# Problem to solve
Show each line from the records below in which the word "United" occurs.

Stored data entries
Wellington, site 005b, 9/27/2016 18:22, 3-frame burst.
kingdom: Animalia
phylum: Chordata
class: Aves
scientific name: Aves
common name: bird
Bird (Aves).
...
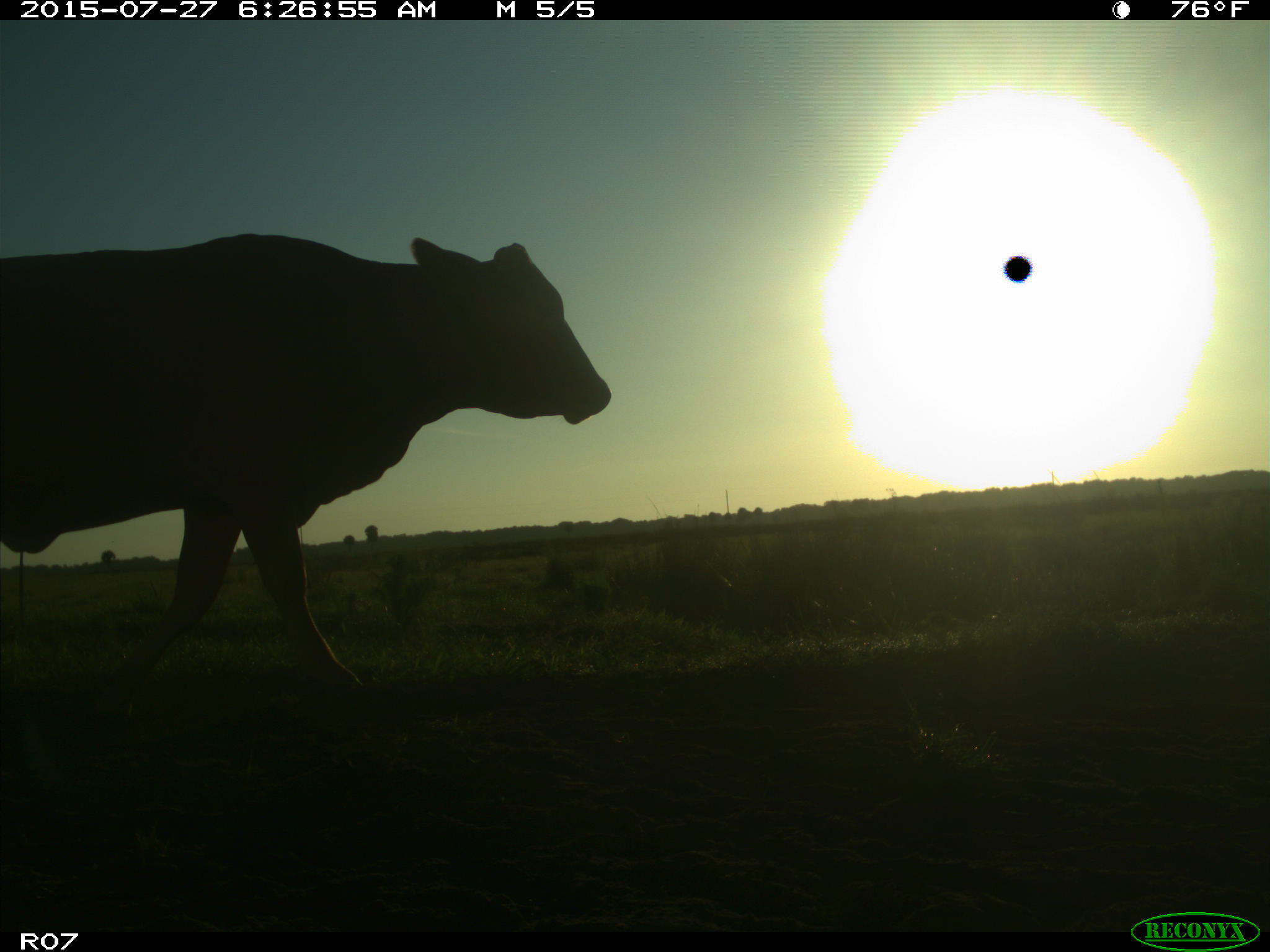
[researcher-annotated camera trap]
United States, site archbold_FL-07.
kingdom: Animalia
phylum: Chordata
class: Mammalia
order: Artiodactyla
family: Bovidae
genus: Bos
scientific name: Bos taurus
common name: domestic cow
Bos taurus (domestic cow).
...
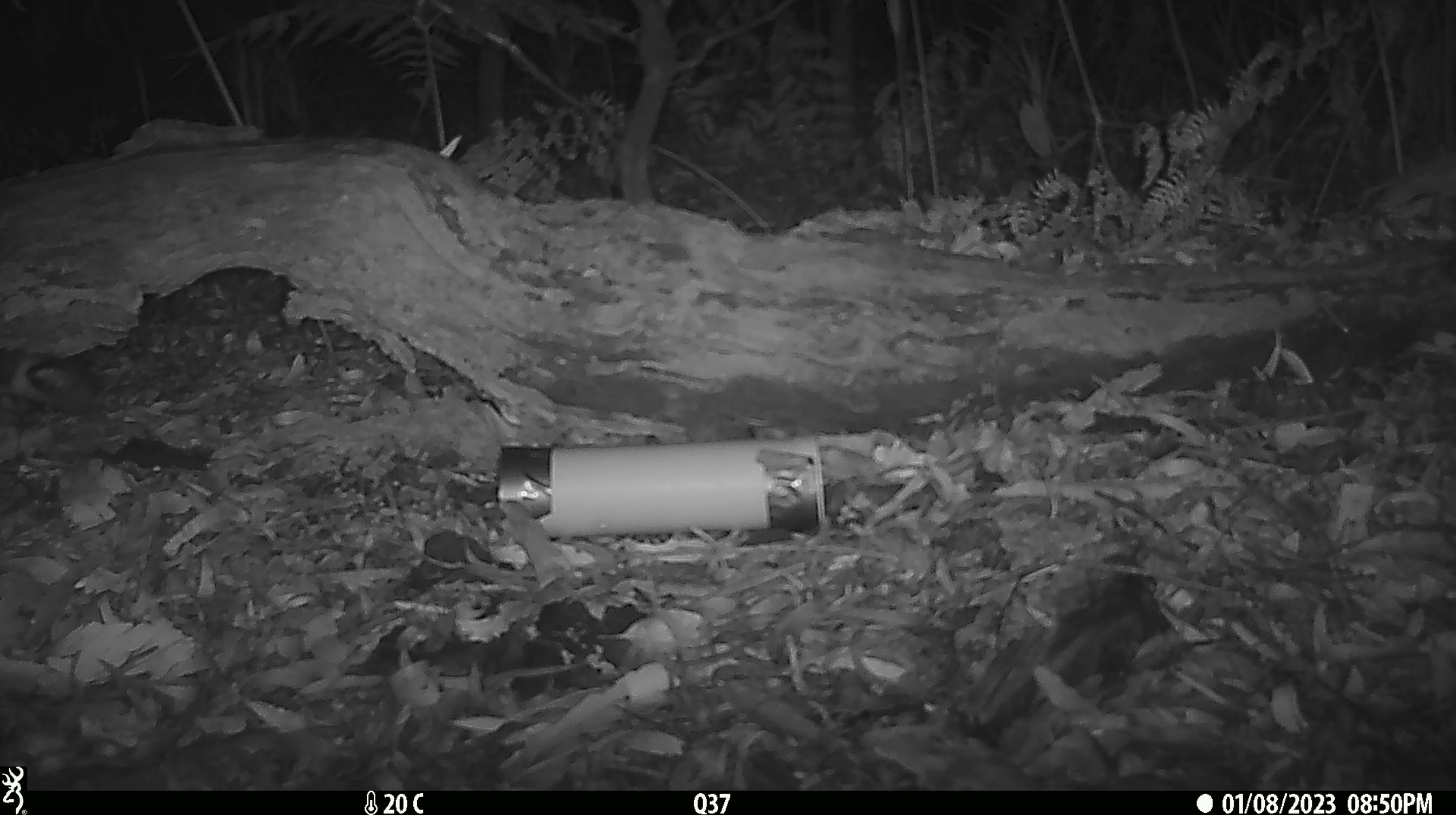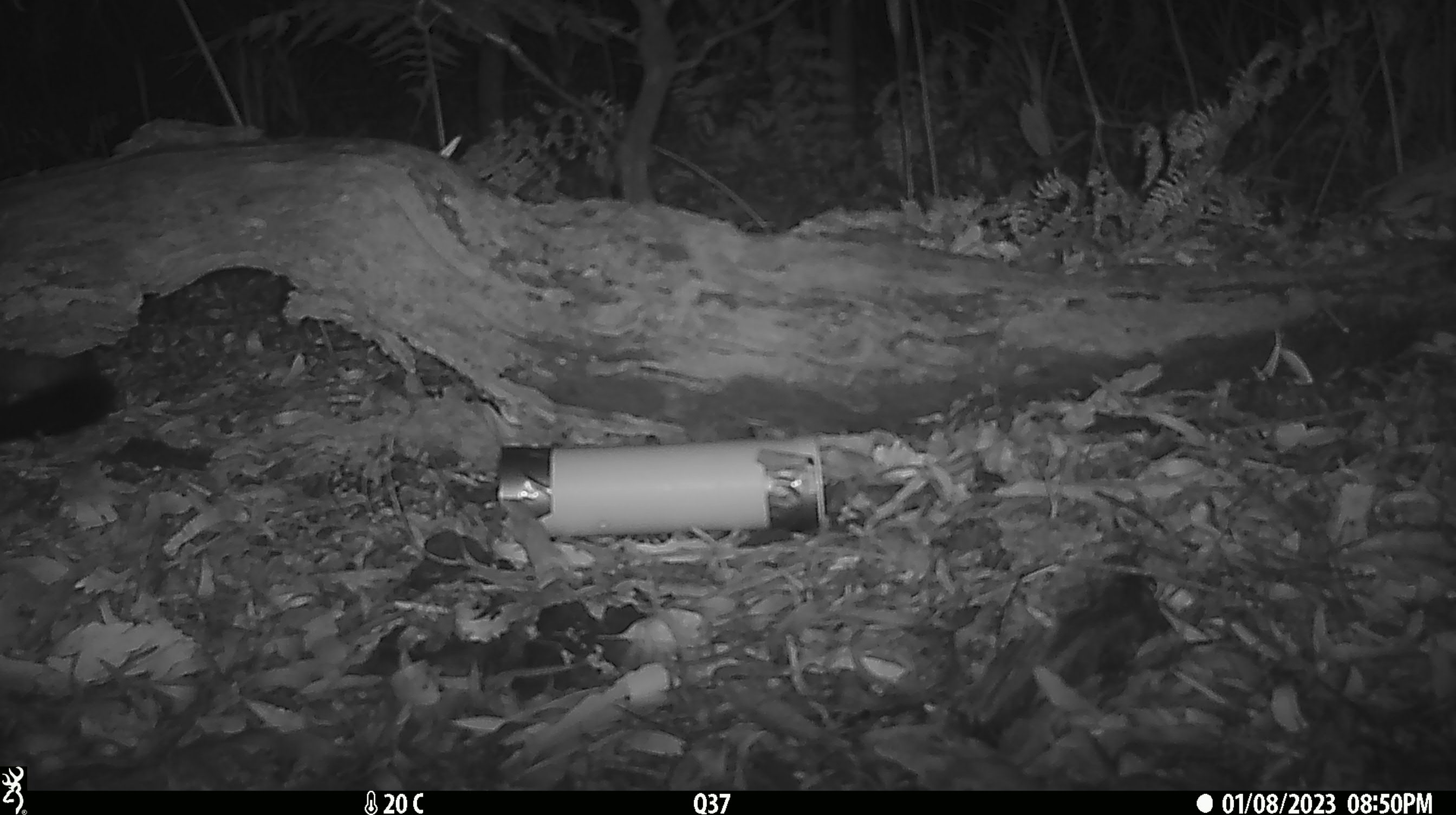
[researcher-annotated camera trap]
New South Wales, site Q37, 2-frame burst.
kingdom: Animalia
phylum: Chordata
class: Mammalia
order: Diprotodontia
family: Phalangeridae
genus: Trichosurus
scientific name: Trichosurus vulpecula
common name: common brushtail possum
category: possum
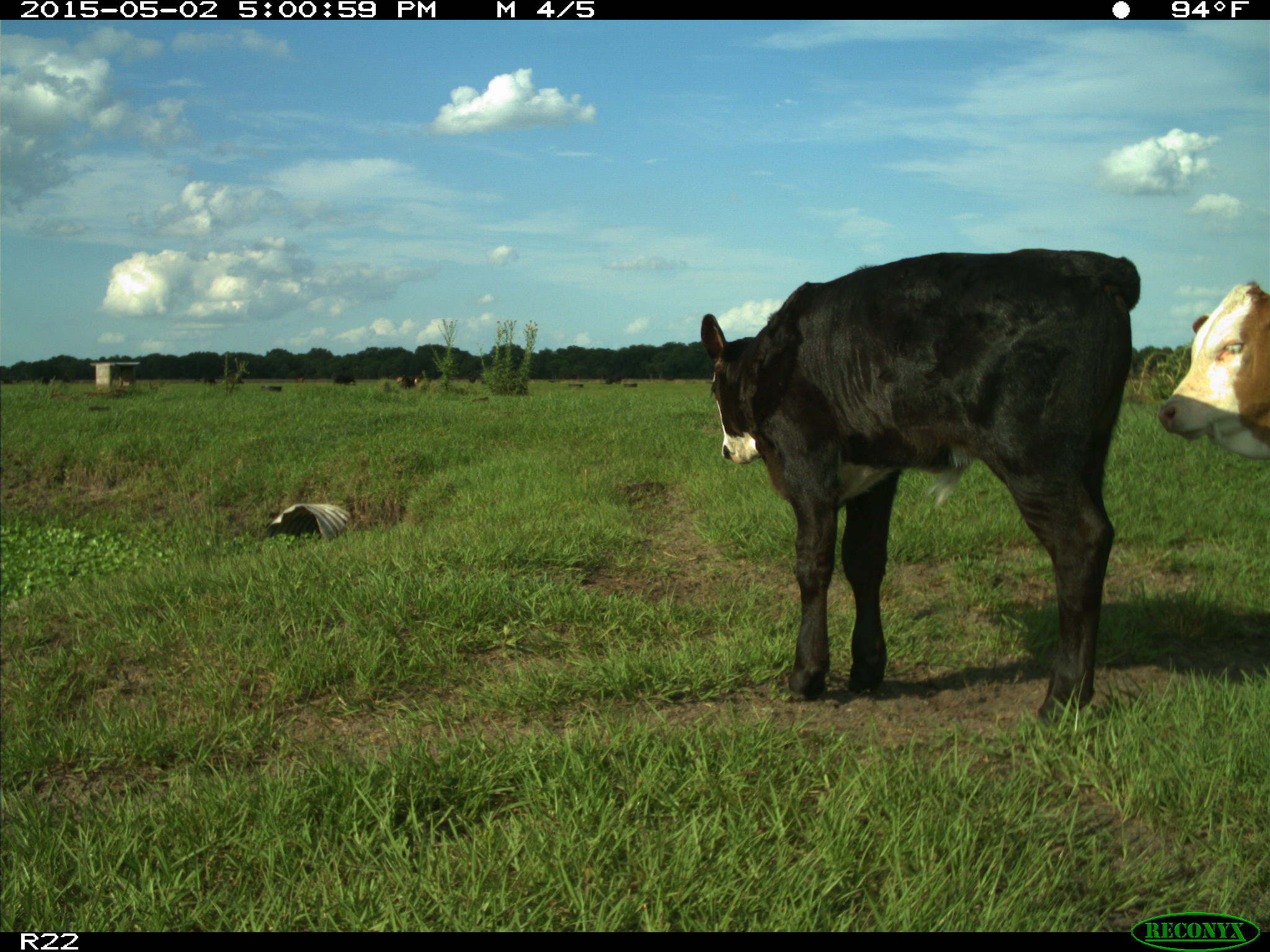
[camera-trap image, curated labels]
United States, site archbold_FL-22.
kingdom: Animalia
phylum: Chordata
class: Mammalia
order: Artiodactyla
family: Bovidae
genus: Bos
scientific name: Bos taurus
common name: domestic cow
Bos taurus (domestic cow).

# Result below
United States, site archbold_FL-07.
United States, site archbold_FL-22.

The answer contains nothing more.